Mortgage underwriting algorithm at heart of Wells Fargo’s racial disparity lawsuit

In court filings, the plaintiffs argue that Enhanced Credit Score disproportionately sent Black and Latino applicants to higher-risk classes, subjecting them to more underwriting scrutiny than other applicants and resulting in higher denial rates. Enhanced Credit Score generates a score that measures each applicant’s likelihood of default.

“Wells Fargo discriminated against the minority applicants by subjecting them to its discriminatory loan policies,” Dennis Ellis, the lead class counsel, wrote in a motion filed in April. He told Bloomberg in an interview that the credit ratings “were treated like a gold star or a scarlet letter.”

In response, Wells Fargo called the conflation of the firm’s front-end loan platform, internal and external underwriting systems, and thousands of additional rules and policies “counterfactual and logically incoherent,” and it said the proposed class was “overbroad and ill-defined,” Bloomberg reported.
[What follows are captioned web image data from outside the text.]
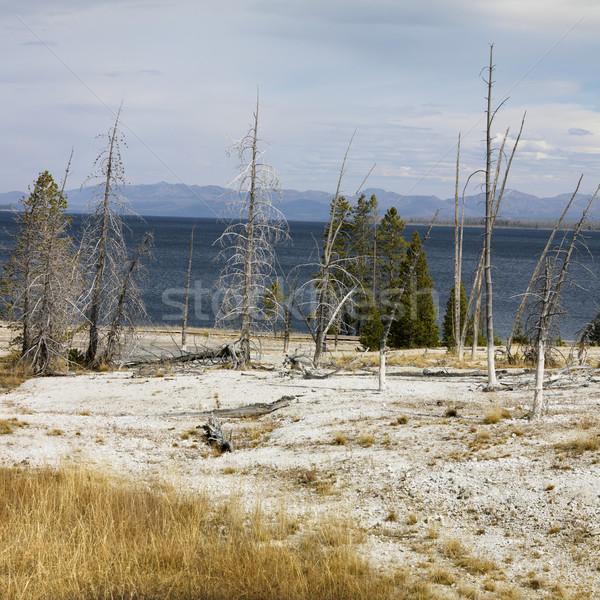 Parque Wyoming estéril agua naturaleza árboles Foto stock © iofoto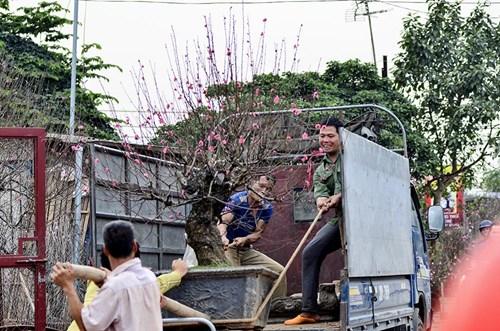 Đào Nhật Tân, quất Tứ Liên tấp nập từ vườn ra chợ - 2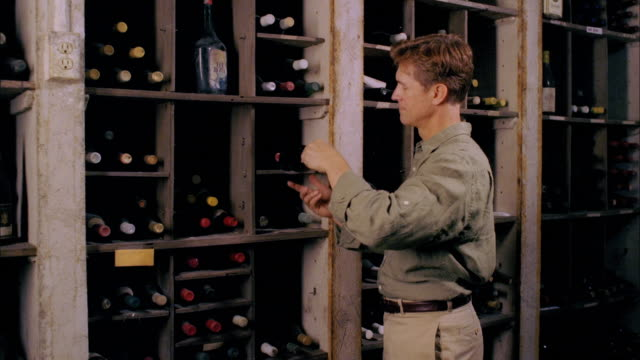 ms, man checking wine bottles in cellar, marlboro, new york state, usa - marlboro new york stock videos and b-roll footage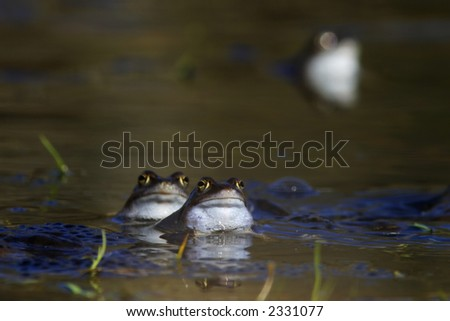 Common frog in the small lake,
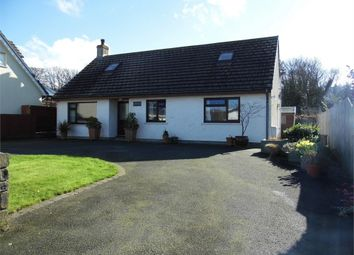 Thumbnail 4 bed detached bungalow for sale in Pafin Bach, Carreg Coetan, Newport, Pembrokeshire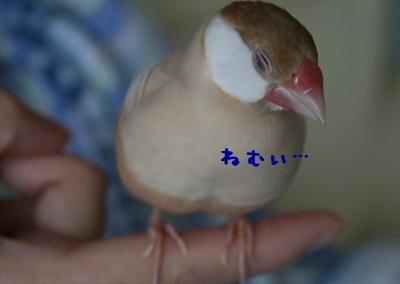 20111001_1727.jpg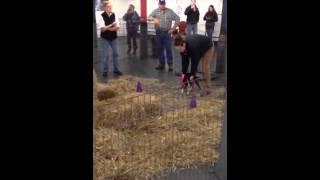 Boston Terrier Barn Hunt Fun Trial, Instinct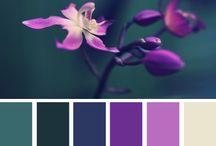 Barvy / Colours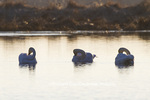 00758-01511 Trumpeter Swans (Cygnus buccinator) in wetland at sunrise, Marion Co., IL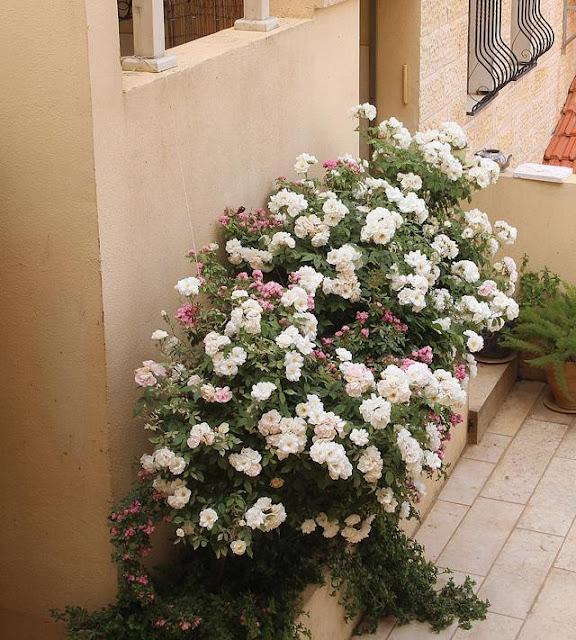 rosal en jardinera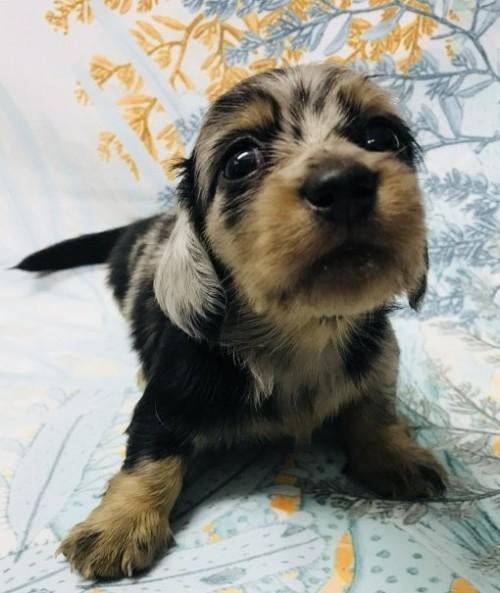 ミニチュアダックスフンド(ロング)の子犬(ID:1262311004)の1枚目の写真/更新日:2018-09-19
Wells Fargo said its scoring model is a workflow tool and that there are no approvals through the Fannie and Freddie underwriting systems or Enhanced Credit Score. The systems merely indicate whether an applicant’s mortgage would be eligible for purchase by Fannie or Freddie.

If eligible, the application then moves to underwriting, and in-house underwriters verify documentation for income, employment and credit history. The internal model, Wells Fargo said, merely sorts applicants by the strength of their credit profile and then assigns higher-risk applicants to “more skilled” underwriters.

“This case has no merit, and we will continue to vigorously defend ourselves,” Wells Fargo said in a statement to Bloomberg. “Our underwriting practices are consistently applied regardless of race or ethnicity of the applicant. Any suggestions otherwise are simply inaccurate.”

Wells Fargo, once the largest depository mortgage lender in America, has significantly retreated from the residential mortgage space in recent years. It shut down its correspondent business in 2023, and said it would focus on its existing customers while developing special-purpose credit programs to improve racial equity.